Lokalisierte Geopolitik und alltägliche Europäisierung in den westlichen Grenzregionen der Ukraine: Zwischen EU-Integration und Krieg mit Russland
Lokalisierte Geopolitik und alltägliche Europäisierung in den westlichen Grenzregionen der Ukraine: Zwischen EU-Integration und Krieg mit Russland
Projektbeschreibung
In den letzten zehn Jahren hat die Grenze der Ukraine zur EU als „Tor zu Europa“ und Grenzraum der Europäisierung neue strategische Bedeutung erlangt. Mit der russischen Großinvasion wurde sie zu einem lebensrettenden Korridor und einem Ort der Solidarität für Millionen ukrainischer Bürger*innen. Aufgrund der geographischen Nähe zu EU und NATO genießen die westlichen Grenzregionen der Ukraine relative Sicherheit; sie sind zu einem „sicheren Hafen“ für Binnenvertriebene und umgesiedelte Unternehmen aus dem Osten und Süden geworden. Gleichzeitig sind diese Regionen die ersten, die mit Problemen in den Beziehungen der Ukraine zu ihren EU-Nachbarn konfrontiert werden, wie zum Beispiel den Erinnerungskriegen mit Polen oder den Spannungen bezüglich der ethnischen ungarischen Minderheit in Transkarpatien. Im Zusammenhang mit der russischen Aggression ist die ukrainische Westgrenze, einst ein Produkt von Großmachtabkommen und heute eine Außengrenze der NATO, auch ein Ort der geopolitischen Kontroverse. Nach der Rhetorik des Kremls sind Ostgalizien, Transkarpatien und die nördliche Bukowina (zusammen mit Wolhynien und Südbessarabien) „Geschenke Stalins an die Ukraine“. Die Schaffung alternativer Narrative und regionaler Identitäten ist eine Herausforderung für die lokalen ukrainischen Eliten, die sich oft im Spannungsfeld zwischen den Prioritäten Kyjiws einerseits und der EU-Nachbarn andererseits befinden. Die Bewohner*innen der westlichen Grenzregionen durchleben und erfahren diese geopolitischen Auseinandersetzungen von unten, durch die alltäglichen Praktiken des Grenzübertritts in die EU.

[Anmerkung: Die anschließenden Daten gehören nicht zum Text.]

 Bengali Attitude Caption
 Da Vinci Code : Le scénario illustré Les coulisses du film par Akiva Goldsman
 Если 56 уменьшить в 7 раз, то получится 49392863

Das Projekt untersucht Prozesse der Europäisierung von unten und lokalisierte geopolitische Konflikte in drei Regionen der Ukraine (Lwiw, Transkarpatien und Czernowitz) an der Grenze zu Polen, Ungarn, der Slowakei und Rumänien. Es stützt sich auf drei theoretische Säulen: 1) auf das Konzept der Europäisierung, das über die Grenzen der EU hinaus angewandt wird und sich insbesondere mit den gesellschaftlichen Aspekten dieses Prozesses befasst; 2) auf einen „Bottom-up“-Ansatz der Geopolitik, die nicht als Vorrecht von Staaten verstanden wird, sondern lokale Gemeinschaften und normale Bürger*innen einbezieht; und 3) auf die Vorstellung von der Grenze als multiskalar, historisch vielschichtig und von lokalen Akteuren durch vielfältige grenzüberschreitende Verbindungen und Alltagspraktiken mitgestaltet. Das Projekt wendet ein mehrdimensionales Analysemodell an, das sowohl diskursive Repräsentationen von Grenzen und geopolitischen Vorstellungen als auch alltägliche Praktiken des Grenzübertritts berücksichtigt.
Kernfragen
- Wie verändern die russische Invasion und die EU-Integration die Rolle und Funktionen der westlichen Grenze der Ukraine und wie wirken sich diese Veränderungen auf die lokalen Gemeinschaften in den Grenzregionen aus?
- Wie nehmen lokale Eliten und die Zivilgesellschaft in der Westukraine die vorherrschenden geopolitischen Narrative zu ihren Regionen wahr und wie reagieren sie darauf? Welche alternativen geopolitischen Visionen, Projekte und Identitätskonstrukte entstehen von unten?
- Wie wird die EU-Integration der Ukraine auf lokaler Ebene wahrgenommen und erlebt?
- Wie wird der wachsende Euroskeptizismus innerhalb der EU in den drei Regionen der Ukraine wahrgenommen, die im Projekt behandelt werden?
Methodik
- Qualitative Inhaltsanalyse und kritische Diskursanalyse ausgewählter geopolitischer Texte
- Interviews mit Vertreter*innen der lokalen Eliten (öffentliche Verwaltung, NGOs, Wissenschaft und kulturelles Milieu)
- Fokusgruppen und Einzelinterviews mit Anwohner*innen, die die Grenze häufig überschreiten.